Kaynak Metin:
____________

Bismihi Teâlâ
Tatil, öğrenim görmekte olan
çocukların iştiyakla bekledikleri andır.
Hatta karne gününden,
ortalama 2 hafta öncesinde çocuklar tatili ilan ederler.
Bir an evvel okul, derslik,
servis stresinden uzak kalmak; rahat bir nefes almak isterler.
Yaklaşık üç aylık yaz süreci
azımsanmayacak bir süredir.
Elbette dağınık, plansız
geçirmek akıl karı olamaz.
Ailelerin isabetli bir gaye
gütme sorumluluğu vardır.
Doğrusu öğrenme çağında
olan bireylere bir günün bile önemi varken; vakit öldürmek gibi bir
lüksümüz olabilir mi?
Şu var ki değişmeyen
tek realite “Ne ekersen onu biçersin” deyişidir.
Yaz kursları minvalinde
resmi, özel, gönüllü kuruluşlar gibi pek çok olanak var.
Ücretli, ücretsiz seçenekler
her geçen gün artmaktadır.
Yani kimi aktiviteler için
bütçe gerekir.
Aslında mühim olan bireyin
memnuniyeti ve bireye kazandırdıkları…
Bu konuda seçici olmak
önemlidir.

____________

Alıntı Veriler:

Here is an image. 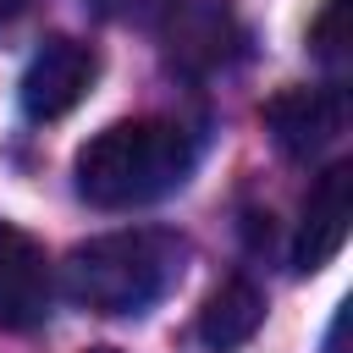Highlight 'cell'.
<instances>
[{"label": "cell", "mask_w": 353, "mask_h": 353, "mask_svg": "<svg viewBox=\"0 0 353 353\" xmlns=\"http://www.w3.org/2000/svg\"><path fill=\"white\" fill-rule=\"evenodd\" d=\"M265 132L287 160H314L347 132V94L336 83L320 88H281L265 105Z\"/></svg>", "instance_id": "cell-3"}, {"label": "cell", "mask_w": 353, "mask_h": 353, "mask_svg": "<svg viewBox=\"0 0 353 353\" xmlns=\"http://www.w3.org/2000/svg\"><path fill=\"white\" fill-rule=\"evenodd\" d=\"M325 353H347V303L336 309V320H331V331H325Z\"/></svg>", "instance_id": "cell-11"}, {"label": "cell", "mask_w": 353, "mask_h": 353, "mask_svg": "<svg viewBox=\"0 0 353 353\" xmlns=\"http://www.w3.org/2000/svg\"><path fill=\"white\" fill-rule=\"evenodd\" d=\"M50 314V259L44 248L0 221V331H28Z\"/></svg>", "instance_id": "cell-6"}, {"label": "cell", "mask_w": 353, "mask_h": 353, "mask_svg": "<svg viewBox=\"0 0 353 353\" xmlns=\"http://www.w3.org/2000/svg\"><path fill=\"white\" fill-rule=\"evenodd\" d=\"M110 17H121V22H160L176 0H99Z\"/></svg>", "instance_id": "cell-9"}, {"label": "cell", "mask_w": 353, "mask_h": 353, "mask_svg": "<svg viewBox=\"0 0 353 353\" xmlns=\"http://www.w3.org/2000/svg\"><path fill=\"white\" fill-rule=\"evenodd\" d=\"M33 11H39V0H0V39H11Z\"/></svg>", "instance_id": "cell-10"}, {"label": "cell", "mask_w": 353, "mask_h": 353, "mask_svg": "<svg viewBox=\"0 0 353 353\" xmlns=\"http://www.w3.org/2000/svg\"><path fill=\"white\" fill-rule=\"evenodd\" d=\"M188 265V243L165 226L105 232L66 259V298L94 314H143L160 303Z\"/></svg>", "instance_id": "cell-2"}, {"label": "cell", "mask_w": 353, "mask_h": 353, "mask_svg": "<svg viewBox=\"0 0 353 353\" xmlns=\"http://www.w3.org/2000/svg\"><path fill=\"white\" fill-rule=\"evenodd\" d=\"M193 171V138L176 121L138 116L94 132L77 149V193L94 210H138L176 193Z\"/></svg>", "instance_id": "cell-1"}, {"label": "cell", "mask_w": 353, "mask_h": 353, "mask_svg": "<svg viewBox=\"0 0 353 353\" xmlns=\"http://www.w3.org/2000/svg\"><path fill=\"white\" fill-rule=\"evenodd\" d=\"M259 320H265V298H259V287L243 281V276H232V281H221V287L204 298L193 336H199L210 353H232V347H243V342L259 331Z\"/></svg>", "instance_id": "cell-7"}, {"label": "cell", "mask_w": 353, "mask_h": 353, "mask_svg": "<svg viewBox=\"0 0 353 353\" xmlns=\"http://www.w3.org/2000/svg\"><path fill=\"white\" fill-rule=\"evenodd\" d=\"M309 44H314V55L331 66V72H342L347 66V0H325V11L314 17V28H309Z\"/></svg>", "instance_id": "cell-8"}, {"label": "cell", "mask_w": 353, "mask_h": 353, "mask_svg": "<svg viewBox=\"0 0 353 353\" xmlns=\"http://www.w3.org/2000/svg\"><path fill=\"white\" fill-rule=\"evenodd\" d=\"M347 221H353V165L336 160L314 176V188L303 199V221H298V237H292V265L303 276L325 270L336 259V248L347 243Z\"/></svg>", "instance_id": "cell-5"}, {"label": "cell", "mask_w": 353, "mask_h": 353, "mask_svg": "<svg viewBox=\"0 0 353 353\" xmlns=\"http://www.w3.org/2000/svg\"><path fill=\"white\" fill-rule=\"evenodd\" d=\"M88 353H116V347H88Z\"/></svg>", "instance_id": "cell-12"}, {"label": "cell", "mask_w": 353, "mask_h": 353, "mask_svg": "<svg viewBox=\"0 0 353 353\" xmlns=\"http://www.w3.org/2000/svg\"><path fill=\"white\" fill-rule=\"evenodd\" d=\"M94 77H99V55H94L88 44L55 33V39H44V44L33 50L17 99H22V110H28L33 121H61L66 110L83 105V94L94 88Z\"/></svg>", "instance_id": "cell-4"}]
</instances>
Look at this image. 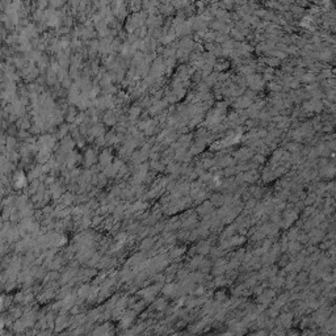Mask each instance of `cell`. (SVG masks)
<instances>
[{"label":"cell","mask_w":336,"mask_h":336,"mask_svg":"<svg viewBox=\"0 0 336 336\" xmlns=\"http://www.w3.org/2000/svg\"><path fill=\"white\" fill-rule=\"evenodd\" d=\"M49 4V0H38V8L39 9H45Z\"/></svg>","instance_id":"10"},{"label":"cell","mask_w":336,"mask_h":336,"mask_svg":"<svg viewBox=\"0 0 336 336\" xmlns=\"http://www.w3.org/2000/svg\"><path fill=\"white\" fill-rule=\"evenodd\" d=\"M160 8L161 13L166 15V16H171V15L175 13V8L172 7V4H163V5H159Z\"/></svg>","instance_id":"1"},{"label":"cell","mask_w":336,"mask_h":336,"mask_svg":"<svg viewBox=\"0 0 336 336\" xmlns=\"http://www.w3.org/2000/svg\"><path fill=\"white\" fill-rule=\"evenodd\" d=\"M68 1H70V4H71L72 7H78V5H79V1H80V0H68Z\"/></svg>","instance_id":"14"},{"label":"cell","mask_w":336,"mask_h":336,"mask_svg":"<svg viewBox=\"0 0 336 336\" xmlns=\"http://www.w3.org/2000/svg\"><path fill=\"white\" fill-rule=\"evenodd\" d=\"M198 251H200L201 253H207V252L210 251L209 244H207V243H202V244H200V246H198Z\"/></svg>","instance_id":"5"},{"label":"cell","mask_w":336,"mask_h":336,"mask_svg":"<svg viewBox=\"0 0 336 336\" xmlns=\"http://www.w3.org/2000/svg\"><path fill=\"white\" fill-rule=\"evenodd\" d=\"M269 88H271L272 91H276V92H277V91H281V89H282V87H281V85H279L277 83H273V81H272V83L269 84Z\"/></svg>","instance_id":"11"},{"label":"cell","mask_w":336,"mask_h":336,"mask_svg":"<svg viewBox=\"0 0 336 336\" xmlns=\"http://www.w3.org/2000/svg\"><path fill=\"white\" fill-rule=\"evenodd\" d=\"M196 7L200 9V13H202L205 11V4H204V0H197L196 1Z\"/></svg>","instance_id":"7"},{"label":"cell","mask_w":336,"mask_h":336,"mask_svg":"<svg viewBox=\"0 0 336 336\" xmlns=\"http://www.w3.org/2000/svg\"><path fill=\"white\" fill-rule=\"evenodd\" d=\"M315 80V75L313 72H308V74H303L302 75V81L305 83H311V81Z\"/></svg>","instance_id":"4"},{"label":"cell","mask_w":336,"mask_h":336,"mask_svg":"<svg viewBox=\"0 0 336 336\" xmlns=\"http://www.w3.org/2000/svg\"><path fill=\"white\" fill-rule=\"evenodd\" d=\"M181 251H183L181 248H176V249H173L172 253H171V256H172V257H176L177 255H180V253H181Z\"/></svg>","instance_id":"13"},{"label":"cell","mask_w":336,"mask_h":336,"mask_svg":"<svg viewBox=\"0 0 336 336\" xmlns=\"http://www.w3.org/2000/svg\"><path fill=\"white\" fill-rule=\"evenodd\" d=\"M168 171L172 172V173H175V172H177V171H180V167L177 166V164H169V166H168Z\"/></svg>","instance_id":"9"},{"label":"cell","mask_w":336,"mask_h":336,"mask_svg":"<svg viewBox=\"0 0 336 336\" xmlns=\"http://www.w3.org/2000/svg\"><path fill=\"white\" fill-rule=\"evenodd\" d=\"M289 249H290V252H293V251H298L299 249V244L295 242V243H292L289 246Z\"/></svg>","instance_id":"12"},{"label":"cell","mask_w":336,"mask_h":336,"mask_svg":"<svg viewBox=\"0 0 336 336\" xmlns=\"http://www.w3.org/2000/svg\"><path fill=\"white\" fill-rule=\"evenodd\" d=\"M204 146H205V143L201 140V142L196 143V145L193 146V147L191 148V154H197V152H201L204 150Z\"/></svg>","instance_id":"2"},{"label":"cell","mask_w":336,"mask_h":336,"mask_svg":"<svg viewBox=\"0 0 336 336\" xmlns=\"http://www.w3.org/2000/svg\"><path fill=\"white\" fill-rule=\"evenodd\" d=\"M265 62H267V65L269 66V67H277V66L280 65V59H277L276 57H271V58H268V59L265 60Z\"/></svg>","instance_id":"3"},{"label":"cell","mask_w":336,"mask_h":336,"mask_svg":"<svg viewBox=\"0 0 336 336\" xmlns=\"http://www.w3.org/2000/svg\"><path fill=\"white\" fill-rule=\"evenodd\" d=\"M204 1H209V3H212V1H213V0H204Z\"/></svg>","instance_id":"15"},{"label":"cell","mask_w":336,"mask_h":336,"mask_svg":"<svg viewBox=\"0 0 336 336\" xmlns=\"http://www.w3.org/2000/svg\"><path fill=\"white\" fill-rule=\"evenodd\" d=\"M267 12L268 11H265V9H255L253 11V15H255L256 17H264L265 15H267Z\"/></svg>","instance_id":"6"},{"label":"cell","mask_w":336,"mask_h":336,"mask_svg":"<svg viewBox=\"0 0 336 336\" xmlns=\"http://www.w3.org/2000/svg\"><path fill=\"white\" fill-rule=\"evenodd\" d=\"M298 147L299 146L297 143H289V145H286V148H288L289 151H298Z\"/></svg>","instance_id":"8"}]
</instances>
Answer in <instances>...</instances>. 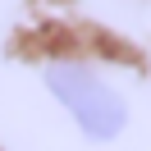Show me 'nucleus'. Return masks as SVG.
<instances>
[{"mask_svg": "<svg viewBox=\"0 0 151 151\" xmlns=\"http://www.w3.org/2000/svg\"><path fill=\"white\" fill-rule=\"evenodd\" d=\"M46 87L55 92V101L83 124L87 137H114L128 119V105L105 78H96L92 69L73 64V60H55L46 64Z\"/></svg>", "mask_w": 151, "mask_h": 151, "instance_id": "obj_1", "label": "nucleus"}]
</instances>
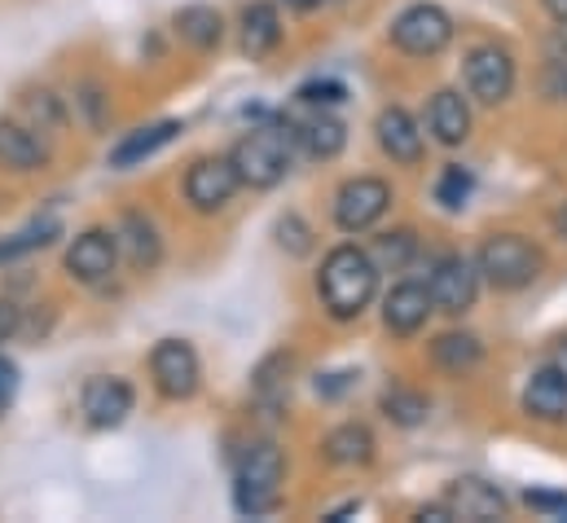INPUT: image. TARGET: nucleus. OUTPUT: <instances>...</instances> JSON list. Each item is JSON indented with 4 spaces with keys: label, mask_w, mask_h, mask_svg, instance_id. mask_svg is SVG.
<instances>
[{
    "label": "nucleus",
    "mask_w": 567,
    "mask_h": 523,
    "mask_svg": "<svg viewBox=\"0 0 567 523\" xmlns=\"http://www.w3.org/2000/svg\"><path fill=\"white\" fill-rule=\"evenodd\" d=\"M282 129L290 132V141H295L308 158H321V163L339 158L343 145H348V129H343V120H339L330 106H303V102H299V115H286Z\"/></svg>",
    "instance_id": "nucleus-12"
},
{
    "label": "nucleus",
    "mask_w": 567,
    "mask_h": 523,
    "mask_svg": "<svg viewBox=\"0 0 567 523\" xmlns=\"http://www.w3.org/2000/svg\"><path fill=\"white\" fill-rule=\"evenodd\" d=\"M379 295V264L365 247L339 243L317 268V299L330 321H357Z\"/></svg>",
    "instance_id": "nucleus-1"
},
{
    "label": "nucleus",
    "mask_w": 567,
    "mask_h": 523,
    "mask_svg": "<svg viewBox=\"0 0 567 523\" xmlns=\"http://www.w3.org/2000/svg\"><path fill=\"white\" fill-rule=\"evenodd\" d=\"M75 102L84 106V115H89V124H93V129H102V124H106L111 98H106V89H102L97 80H84V84H80V98H75Z\"/></svg>",
    "instance_id": "nucleus-33"
},
{
    "label": "nucleus",
    "mask_w": 567,
    "mask_h": 523,
    "mask_svg": "<svg viewBox=\"0 0 567 523\" xmlns=\"http://www.w3.org/2000/svg\"><path fill=\"white\" fill-rule=\"evenodd\" d=\"M426 132L440 141V145H462L471 136V106L457 89H440L426 106Z\"/></svg>",
    "instance_id": "nucleus-23"
},
{
    "label": "nucleus",
    "mask_w": 567,
    "mask_h": 523,
    "mask_svg": "<svg viewBox=\"0 0 567 523\" xmlns=\"http://www.w3.org/2000/svg\"><path fill=\"white\" fill-rule=\"evenodd\" d=\"M453 18H449V9H440V4H410V9H401L396 18H392V44L401 49V53H410V58H440L449 44H453Z\"/></svg>",
    "instance_id": "nucleus-7"
},
{
    "label": "nucleus",
    "mask_w": 567,
    "mask_h": 523,
    "mask_svg": "<svg viewBox=\"0 0 567 523\" xmlns=\"http://www.w3.org/2000/svg\"><path fill=\"white\" fill-rule=\"evenodd\" d=\"M290 132L286 129H256V132H243L229 150V163L238 167V181L243 189H278L286 176H290Z\"/></svg>",
    "instance_id": "nucleus-3"
},
{
    "label": "nucleus",
    "mask_w": 567,
    "mask_h": 523,
    "mask_svg": "<svg viewBox=\"0 0 567 523\" xmlns=\"http://www.w3.org/2000/svg\"><path fill=\"white\" fill-rule=\"evenodd\" d=\"M44 163H49V150H44V141L35 136L31 124L0 120V167L4 172L35 176V172H44Z\"/></svg>",
    "instance_id": "nucleus-20"
},
{
    "label": "nucleus",
    "mask_w": 567,
    "mask_h": 523,
    "mask_svg": "<svg viewBox=\"0 0 567 523\" xmlns=\"http://www.w3.org/2000/svg\"><path fill=\"white\" fill-rule=\"evenodd\" d=\"M480 268L466 256H440V260L426 268V290L435 299V312H449V317H462L475 308L480 299Z\"/></svg>",
    "instance_id": "nucleus-10"
},
{
    "label": "nucleus",
    "mask_w": 567,
    "mask_h": 523,
    "mask_svg": "<svg viewBox=\"0 0 567 523\" xmlns=\"http://www.w3.org/2000/svg\"><path fill=\"white\" fill-rule=\"evenodd\" d=\"M295 102H303V106H343L348 102V89L339 84V80H312V84H303L299 93H295Z\"/></svg>",
    "instance_id": "nucleus-32"
},
{
    "label": "nucleus",
    "mask_w": 567,
    "mask_h": 523,
    "mask_svg": "<svg viewBox=\"0 0 567 523\" xmlns=\"http://www.w3.org/2000/svg\"><path fill=\"white\" fill-rule=\"evenodd\" d=\"M27 330V312L13 299H0V343H13Z\"/></svg>",
    "instance_id": "nucleus-34"
},
{
    "label": "nucleus",
    "mask_w": 567,
    "mask_h": 523,
    "mask_svg": "<svg viewBox=\"0 0 567 523\" xmlns=\"http://www.w3.org/2000/svg\"><path fill=\"white\" fill-rule=\"evenodd\" d=\"M471 172L466 167H457V163H449L444 172H440V181H435V203L444 207V212H462L466 207V198H471Z\"/></svg>",
    "instance_id": "nucleus-29"
},
{
    "label": "nucleus",
    "mask_w": 567,
    "mask_h": 523,
    "mask_svg": "<svg viewBox=\"0 0 567 523\" xmlns=\"http://www.w3.org/2000/svg\"><path fill=\"white\" fill-rule=\"evenodd\" d=\"M379 409L396 427H423L426 413H431V400L423 392H414V388H388L379 396Z\"/></svg>",
    "instance_id": "nucleus-28"
},
{
    "label": "nucleus",
    "mask_w": 567,
    "mask_h": 523,
    "mask_svg": "<svg viewBox=\"0 0 567 523\" xmlns=\"http://www.w3.org/2000/svg\"><path fill=\"white\" fill-rule=\"evenodd\" d=\"M374 431L365 422H339L334 431H326L321 440V458L330 466H370L374 462Z\"/></svg>",
    "instance_id": "nucleus-22"
},
{
    "label": "nucleus",
    "mask_w": 567,
    "mask_h": 523,
    "mask_svg": "<svg viewBox=\"0 0 567 523\" xmlns=\"http://www.w3.org/2000/svg\"><path fill=\"white\" fill-rule=\"evenodd\" d=\"M546 4V13L555 18V22H567V0H542Z\"/></svg>",
    "instance_id": "nucleus-40"
},
{
    "label": "nucleus",
    "mask_w": 567,
    "mask_h": 523,
    "mask_svg": "<svg viewBox=\"0 0 567 523\" xmlns=\"http://www.w3.org/2000/svg\"><path fill=\"white\" fill-rule=\"evenodd\" d=\"M27 115H31V124H40V132H53L66 124V111H62V98L58 93H49V89H40V93H27Z\"/></svg>",
    "instance_id": "nucleus-31"
},
{
    "label": "nucleus",
    "mask_w": 567,
    "mask_h": 523,
    "mask_svg": "<svg viewBox=\"0 0 567 523\" xmlns=\"http://www.w3.org/2000/svg\"><path fill=\"white\" fill-rule=\"evenodd\" d=\"M120 260H124V256H120L115 229L93 225V229H84V234L71 238V247H66V256H62V268H66V277L80 281V286H102V281H111V273H115Z\"/></svg>",
    "instance_id": "nucleus-11"
},
{
    "label": "nucleus",
    "mask_w": 567,
    "mask_h": 523,
    "mask_svg": "<svg viewBox=\"0 0 567 523\" xmlns=\"http://www.w3.org/2000/svg\"><path fill=\"white\" fill-rule=\"evenodd\" d=\"M374 141L379 150L401 163V167H419L426 154V141H423V124L405 111V106H383L379 120H374Z\"/></svg>",
    "instance_id": "nucleus-14"
},
{
    "label": "nucleus",
    "mask_w": 567,
    "mask_h": 523,
    "mask_svg": "<svg viewBox=\"0 0 567 523\" xmlns=\"http://www.w3.org/2000/svg\"><path fill=\"white\" fill-rule=\"evenodd\" d=\"M274 234H278V247H282L286 256H312V229H308V221L303 216H295V212H286L282 221L274 225Z\"/></svg>",
    "instance_id": "nucleus-30"
},
{
    "label": "nucleus",
    "mask_w": 567,
    "mask_h": 523,
    "mask_svg": "<svg viewBox=\"0 0 567 523\" xmlns=\"http://www.w3.org/2000/svg\"><path fill=\"white\" fill-rule=\"evenodd\" d=\"M444 502L457 520H471V523H488V520H502L506 515V498L497 484L488 480H475V475H462L444 489Z\"/></svg>",
    "instance_id": "nucleus-18"
},
{
    "label": "nucleus",
    "mask_w": 567,
    "mask_h": 523,
    "mask_svg": "<svg viewBox=\"0 0 567 523\" xmlns=\"http://www.w3.org/2000/svg\"><path fill=\"white\" fill-rule=\"evenodd\" d=\"M431 312H435V299H431L426 281H396V286L383 295V326H388L396 339L419 335Z\"/></svg>",
    "instance_id": "nucleus-17"
},
{
    "label": "nucleus",
    "mask_w": 567,
    "mask_h": 523,
    "mask_svg": "<svg viewBox=\"0 0 567 523\" xmlns=\"http://www.w3.org/2000/svg\"><path fill=\"white\" fill-rule=\"evenodd\" d=\"M172 31H176V40L185 44V49H194V53H216L220 49V40H225V13L216 9V4H181L176 13H172Z\"/></svg>",
    "instance_id": "nucleus-19"
},
{
    "label": "nucleus",
    "mask_w": 567,
    "mask_h": 523,
    "mask_svg": "<svg viewBox=\"0 0 567 523\" xmlns=\"http://www.w3.org/2000/svg\"><path fill=\"white\" fill-rule=\"evenodd\" d=\"M115 238H120V256L128 260L133 273H154L163 264V234H158L154 216L128 207L120 216V225H115Z\"/></svg>",
    "instance_id": "nucleus-16"
},
{
    "label": "nucleus",
    "mask_w": 567,
    "mask_h": 523,
    "mask_svg": "<svg viewBox=\"0 0 567 523\" xmlns=\"http://www.w3.org/2000/svg\"><path fill=\"white\" fill-rule=\"evenodd\" d=\"M431 361H435L444 375H471V370L484 361V343H480V335H471V330H444V335L431 343Z\"/></svg>",
    "instance_id": "nucleus-25"
},
{
    "label": "nucleus",
    "mask_w": 567,
    "mask_h": 523,
    "mask_svg": "<svg viewBox=\"0 0 567 523\" xmlns=\"http://www.w3.org/2000/svg\"><path fill=\"white\" fill-rule=\"evenodd\" d=\"M150 383L163 400H189L203 388V361L189 339H158L150 348Z\"/></svg>",
    "instance_id": "nucleus-6"
},
{
    "label": "nucleus",
    "mask_w": 567,
    "mask_h": 523,
    "mask_svg": "<svg viewBox=\"0 0 567 523\" xmlns=\"http://www.w3.org/2000/svg\"><path fill=\"white\" fill-rule=\"evenodd\" d=\"M176 132H181L176 120H158V124H145V129L128 132V136L111 150V167H137L145 158H154L167 141H176Z\"/></svg>",
    "instance_id": "nucleus-24"
},
{
    "label": "nucleus",
    "mask_w": 567,
    "mask_h": 523,
    "mask_svg": "<svg viewBox=\"0 0 567 523\" xmlns=\"http://www.w3.org/2000/svg\"><path fill=\"white\" fill-rule=\"evenodd\" d=\"M519 404H524V413L537 418V422H564L567 418V379L555 370V366L537 370V375L524 383Z\"/></svg>",
    "instance_id": "nucleus-21"
},
{
    "label": "nucleus",
    "mask_w": 567,
    "mask_h": 523,
    "mask_svg": "<svg viewBox=\"0 0 567 523\" xmlns=\"http://www.w3.org/2000/svg\"><path fill=\"white\" fill-rule=\"evenodd\" d=\"M282 35H286V27L274 0H251V4H243V13H238V44H243V53H247L251 62L274 58V53L282 49Z\"/></svg>",
    "instance_id": "nucleus-15"
},
{
    "label": "nucleus",
    "mask_w": 567,
    "mask_h": 523,
    "mask_svg": "<svg viewBox=\"0 0 567 523\" xmlns=\"http://www.w3.org/2000/svg\"><path fill=\"white\" fill-rule=\"evenodd\" d=\"M388 207H392V185L383 176H352L334 189L330 216L339 234H365L388 216Z\"/></svg>",
    "instance_id": "nucleus-5"
},
{
    "label": "nucleus",
    "mask_w": 567,
    "mask_h": 523,
    "mask_svg": "<svg viewBox=\"0 0 567 523\" xmlns=\"http://www.w3.org/2000/svg\"><path fill=\"white\" fill-rule=\"evenodd\" d=\"M282 484H286V453L274 440H256L234 475V506L247 520H265L282 506Z\"/></svg>",
    "instance_id": "nucleus-2"
},
{
    "label": "nucleus",
    "mask_w": 567,
    "mask_h": 523,
    "mask_svg": "<svg viewBox=\"0 0 567 523\" xmlns=\"http://www.w3.org/2000/svg\"><path fill=\"white\" fill-rule=\"evenodd\" d=\"M475 268H480L484 286H493L502 295H515V290H528L542 277V252L524 234H488L475 252Z\"/></svg>",
    "instance_id": "nucleus-4"
},
{
    "label": "nucleus",
    "mask_w": 567,
    "mask_h": 523,
    "mask_svg": "<svg viewBox=\"0 0 567 523\" xmlns=\"http://www.w3.org/2000/svg\"><path fill=\"white\" fill-rule=\"evenodd\" d=\"M13 396H18V366L0 352V413L13 404Z\"/></svg>",
    "instance_id": "nucleus-37"
},
{
    "label": "nucleus",
    "mask_w": 567,
    "mask_h": 523,
    "mask_svg": "<svg viewBox=\"0 0 567 523\" xmlns=\"http://www.w3.org/2000/svg\"><path fill=\"white\" fill-rule=\"evenodd\" d=\"M238 189H243V181H238V167L229 163V154H203L185 167V203L198 216H220L238 198Z\"/></svg>",
    "instance_id": "nucleus-8"
},
{
    "label": "nucleus",
    "mask_w": 567,
    "mask_h": 523,
    "mask_svg": "<svg viewBox=\"0 0 567 523\" xmlns=\"http://www.w3.org/2000/svg\"><path fill=\"white\" fill-rule=\"evenodd\" d=\"M462 75H466V93L480 106H506L515 93V80H519L515 58L502 44H475L462 62Z\"/></svg>",
    "instance_id": "nucleus-9"
},
{
    "label": "nucleus",
    "mask_w": 567,
    "mask_h": 523,
    "mask_svg": "<svg viewBox=\"0 0 567 523\" xmlns=\"http://www.w3.org/2000/svg\"><path fill=\"white\" fill-rule=\"evenodd\" d=\"M58 238H62V225H58L53 216H44V221H35V225H27V229L0 238V264H13V260H22V256H31V252H44V247H53Z\"/></svg>",
    "instance_id": "nucleus-26"
},
{
    "label": "nucleus",
    "mask_w": 567,
    "mask_h": 523,
    "mask_svg": "<svg viewBox=\"0 0 567 523\" xmlns=\"http://www.w3.org/2000/svg\"><path fill=\"white\" fill-rule=\"evenodd\" d=\"M80 409H84V422L97 427V431H115L128 422V413L137 409V392L128 379L120 375H97L84 383L80 392Z\"/></svg>",
    "instance_id": "nucleus-13"
},
{
    "label": "nucleus",
    "mask_w": 567,
    "mask_h": 523,
    "mask_svg": "<svg viewBox=\"0 0 567 523\" xmlns=\"http://www.w3.org/2000/svg\"><path fill=\"white\" fill-rule=\"evenodd\" d=\"M550 366H555V370H559V375H564V379H567V339H559V348H555V357H550Z\"/></svg>",
    "instance_id": "nucleus-39"
},
{
    "label": "nucleus",
    "mask_w": 567,
    "mask_h": 523,
    "mask_svg": "<svg viewBox=\"0 0 567 523\" xmlns=\"http://www.w3.org/2000/svg\"><path fill=\"white\" fill-rule=\"evenodd\" d=\"M286 9H295V13H312V9H321V4H330V0H282Z\"/></svg>",
    "instance_id": "nucleus-38"
},
{
    "label": "nucleus",
    "mask_w": 567,
    "mask_h": 523,
    "mask_svg": "<svg viewBox=\"0 0 567 523\" xmlns=\"http://www.w3.org/2000/svg\"><path fill=\"white\" fill-rule=\"evenodd\" d=\"M546 98L550 102H567V58H550V66H546Z\"/></svg>",
    "instance_id": "nucleus-36"
},
{
    "label": "nucleus",
    "mask_w": 567,
    "mask_h": 523,
    "mask_svg": "<svg viewBox=\"0 0 567 523\" xmlns=\"http://www.w3.org/2000/svg\"><path fill=\"white\" fill-rule=\"evenodd\" d=\"M370 256L379 264V273H405L419 256V238H414V229H392V234L374 238Z\"/></svg>",
    "instance_id": "nucleus-27"
},
{
    "label": "nucleus",
    "mask_w": 567,
    "mask_h": 523,
    "mask_svg": "<svg viewBox=\"0 0 567 523\" xmlns=\"http://www.w3.org/2000/svg\"><path fill=\"white\" fill-rule=\"evenodd\" d=\"M524 502L533 506V511H542V515H555V520H567V493H524Z\"/></svg>",
    "instance_id": "nucleus-35"
},
{
    "label": "nucleus",
    "mask_w": 567,
    "mask_h": 523,
    "mask_svg": "<svg viewBox=\"0 0 567 523\" xmlns=\"http://www.w3.org/2000/svg\"><path fill=\"white\" fill-rule=\"evenodd\" d=\"M555 44H559V49L567 53V22H559V31H555Z\"/></svg>",
    "instance_id": "nucleus-41"
}]
</instances>
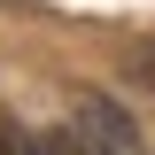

____________

Yazılı Görevler:
**A)** Yaz tatili metnini iki cümleyle özetleyin.
**B)** Yaz tatili metnine göre çocuklar, karne gününden ortalama ne kadar önce tatili ilan eder?
**C)** Yaz tatili metninin devamını, son cümlesinin ardından gelecek şekilde yazın.
Satırların bu işte hiçbir rolü yoktur.

Görev Yanıtları:
**A)** Yaklaşık üç aylık yaz tatili azımsanmayacak bir süredir ve dağınık, plansız geçirilmesi akıl kârı değildir; ailelerin isabetli bir gaye gütme sorumluluğu vardır. Resmi, özel ve gönüllü kuruluşların sunduğu ücretli ve ücretsiz yaz kursu seçenekleri her geçen gün artmaktadır; önemli olan bireyin memnuniyeti ve ona kazandırılanlardır, bu konuda seçici olmak da önemlidir.

**B)** Ortalama 2 hafta önce.

**C)**
Kimi lükse girmeyi, kimi
bunaltacak derecede zorlamayı marifet sayıyor.
Sade ya da profesyonelce
olsun bir plan olmalıdır.
Hoşlanacağı spor, zevk
alacağı bir sanat dalı ile ilgilensin.
Ancak manevi gelişimlerini
yabana atmak kesinlikle iyilik değildir.
Yaz Kur’an kurslarını
hafifsemek önemli bir fırsatı defetmekle eşdeğer!...
Güzel bedeni camiyle
buluşturmak,
Minik eline elifbayı
taşıtmak,
Kur’an’a karşı diz çöktürmek,
Kısa dua, süre, ayet ezberi
yaptırmak,
Dili hafifletmez mi, gönlü
okşamaz mı?
Adabı muaşeret kuralları
kişiliği üzerinde tesir etmez mi?
Cami ekseninde sosyal çevre
edinmek önemli kazanım olmaz mı?...
Öz olarak cami
atmosferinde, cami ekseninde geçirilen her dakikanın hayrı, bereketi
bakiyemize yansımaz mı?
Belki de
karşılaşılan zorluk, çocuğa sunulan seçeneklerin çakışması…
Kuraldır ‘cemaat imama uyar,
imam cemaate değil’…
Bunun çözümü zor olmasa
gerek.
Gruplar halinde sabah - öğle
seansları şeklinde hareket edilebilir.
Burada yaz Kur’an kursları
birinci önceliğimiz olmaz mı?
Buna bağlı olarak diğer
aktiviteleri sunmanın çözümü yok mudur?
Son olarak asrın
koşullarına binaen camilerimiz “külliye” statüsüne geçmeli.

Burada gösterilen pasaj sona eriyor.